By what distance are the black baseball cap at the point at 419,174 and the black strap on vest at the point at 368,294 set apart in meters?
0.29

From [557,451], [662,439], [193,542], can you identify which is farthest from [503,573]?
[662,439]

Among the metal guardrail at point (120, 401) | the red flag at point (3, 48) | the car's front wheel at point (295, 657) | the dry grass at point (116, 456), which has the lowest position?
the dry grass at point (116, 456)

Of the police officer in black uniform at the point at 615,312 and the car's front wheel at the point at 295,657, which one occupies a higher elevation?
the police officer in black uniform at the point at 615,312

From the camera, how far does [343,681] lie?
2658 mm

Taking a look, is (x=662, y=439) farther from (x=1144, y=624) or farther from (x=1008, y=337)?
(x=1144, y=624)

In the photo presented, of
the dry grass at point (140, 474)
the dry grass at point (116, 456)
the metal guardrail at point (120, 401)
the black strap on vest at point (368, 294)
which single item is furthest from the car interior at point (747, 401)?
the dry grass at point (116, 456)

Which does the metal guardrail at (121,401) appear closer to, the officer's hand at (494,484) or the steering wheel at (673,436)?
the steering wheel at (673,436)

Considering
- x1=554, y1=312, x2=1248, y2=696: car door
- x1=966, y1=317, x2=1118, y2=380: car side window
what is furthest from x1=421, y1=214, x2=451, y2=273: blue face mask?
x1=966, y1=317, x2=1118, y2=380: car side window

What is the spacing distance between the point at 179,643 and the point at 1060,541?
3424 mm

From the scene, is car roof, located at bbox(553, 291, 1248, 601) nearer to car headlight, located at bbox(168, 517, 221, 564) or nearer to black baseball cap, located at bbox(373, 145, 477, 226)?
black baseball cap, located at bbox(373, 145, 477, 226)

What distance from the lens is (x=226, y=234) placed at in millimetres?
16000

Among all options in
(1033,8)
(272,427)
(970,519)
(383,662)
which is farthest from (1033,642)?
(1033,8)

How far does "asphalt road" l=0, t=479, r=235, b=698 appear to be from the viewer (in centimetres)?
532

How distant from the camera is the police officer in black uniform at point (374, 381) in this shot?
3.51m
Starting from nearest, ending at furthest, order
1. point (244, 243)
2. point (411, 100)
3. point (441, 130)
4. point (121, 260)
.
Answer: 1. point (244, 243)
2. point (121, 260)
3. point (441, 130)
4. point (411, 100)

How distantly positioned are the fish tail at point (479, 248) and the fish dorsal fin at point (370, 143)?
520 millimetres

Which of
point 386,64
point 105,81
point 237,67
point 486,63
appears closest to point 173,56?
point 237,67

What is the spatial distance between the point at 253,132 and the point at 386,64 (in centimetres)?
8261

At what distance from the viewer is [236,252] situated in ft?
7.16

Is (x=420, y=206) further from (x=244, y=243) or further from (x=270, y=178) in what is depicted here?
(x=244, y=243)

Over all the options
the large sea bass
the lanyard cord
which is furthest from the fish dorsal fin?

— Exercise objective —
Copy out, verbatim and with no other text, the stretch from the line containing "What is the spatial" through the end of the material, including both the first and last lines.

— Exercise result —
What is the spatial distance between the point at 253,132 and the point at 386,64 (in centimetres)?
8261

At what distance from the viewer is [236,252] situated in ft?
7.16

Is (x=420, y=206) further from (x=244, y=243) or further from (x=270, y=178) in what is depicted here?
(x=244, y=243)

Over all the options
the large sea bass
the lanyard cord
which is furthest from the fish dorsal fin?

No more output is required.